Remarquant que le copernicanisme et l’atomisme semblent à première vue des doctrines totalement sans rapport, Kuhn poursuit en expliquant que les atomistes avaient besoin d’un vide infini pour que leurs corpuscules puissent s’y déplacer. Si l’on part du principe que le copernicanisme implique un univers infini, les deux doctrines ne sont pas aussi éloignées l’une de l’autre qu’il n’y paraît. Le philosophe naturel le plus influent de la première moitié du 17e siècle, Descartes, pensait que toutes les forces étaient transmises par des collisions avec des corpuscules. Il a donné le premier énoncé clair de la loi du mouvement inertiel : un corpuscule en mouvement continuera à se déplacer à la même vitesse en ligne droite, sauf s’il entre en collision avec une autre particule. Descartes pensait que, par les collisions, les corpuscules s’organisent en de vastes circulations (« tourbillons »), et que ces tourbillons entraînent les planètes autour du Soleil. Descartes supprima explicitement de la philosophie naturelle la dichotomie entre les lois célestes et terrestres qui avait été introduite par Aristote deux mille ans plus tôt.
En 1666, très influencé par Descartes, Robert Hooke a formulé une théorie pour le mouvement planétaire qui était basée sur l’inertie et l’équivalence des lois célestes et terrestres. Une planète en mouvement devrait se déplacer uniformément en ligne droite, écrit-il, mais comme nous savons que son orbite tourne autour du Soleil, il doit exister une force d’attraction entre le Soleil et la planète. Bien qu’il pense que l’intensité de cette force diminue avec l’augmentation de la distance entre le Soleil et la planète, il ne sait pas comment générer une ellipse de Kepler à partir de cette force. Ce travail a été laissé à Newton. Newton a prouvé à peu près à la même époque qu’une particule ponctuelle décrit une ellipse lorsqu’un corps immobile l’attire avec une force inversement proportionnelle à la distance. Le corps lourd se trouve dans l’un des deux foyers de l’ellipse. Cependant, la Terre n’est pas une particule ponctuelle. En 1685, Newton a prouvé que tous les corpuscules de la Terre peuvent être traités comme s’ils étaient situés au centre de la Terre. Les lois de Kepler étaient enfin expliquées comme l’attraction innée entre les corpuscules fondamentaux constituant les planètes et les étoiles. Deux ans plus tard paraissaient les Principes mathématiques de la philosophie naturelle de Newton et la révolution copernicienne était achevée.
Notes
- Sauf que « paradigme » apparaît dans la préface (p. ix) et à la p. 222, aux deux endroits dans son sens conventionnel.
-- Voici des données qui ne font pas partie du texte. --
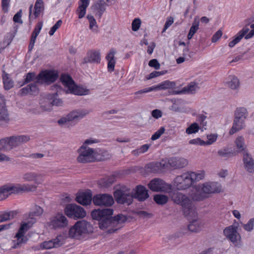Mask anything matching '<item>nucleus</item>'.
I'll return each instance as SVG.
<instances>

- N. M. Swerdlow, An Essay on Thomas Kuhn’s First Scientific Revolution, The Copernican Revolution, Proceedings of the American Philosophical Society, vol 148, pp. 64-120 (2004)
- Kuhn orthographie Coelestium par Caelestium, qui est l’orthographe latine la plus courante. Cependant, les frontispices originaux donnent Cœlestium.
- Swerdlow loc. cit. n’est pas d’accord pour dire que l’humanisme néoplatonicien était pertinent pour la motivation de Copernic.
- Kuhn s’appuie en ce qui concerne l’opinion des leaders protestants du 16ème siècle, Luther, Melanchthon et Calvin sur le travail de A. D. White : A History of the Warfare of Science with Theology in Christendom, Appleton, New York, (1896). O. Gingerich (2004), loc. cit. a donné les raisons pour lesquelles l’ouvrage de White n’est peut-être pas complètement fiable sur ce point.
- Kuhn ne mentionne pas que le livre a été admis quatre ans plus tard mais avec une liste de corrigenda ajoutée. Les corrections portaient toutes sur la réalité, par opposition à la commodité de calcul, du modèle.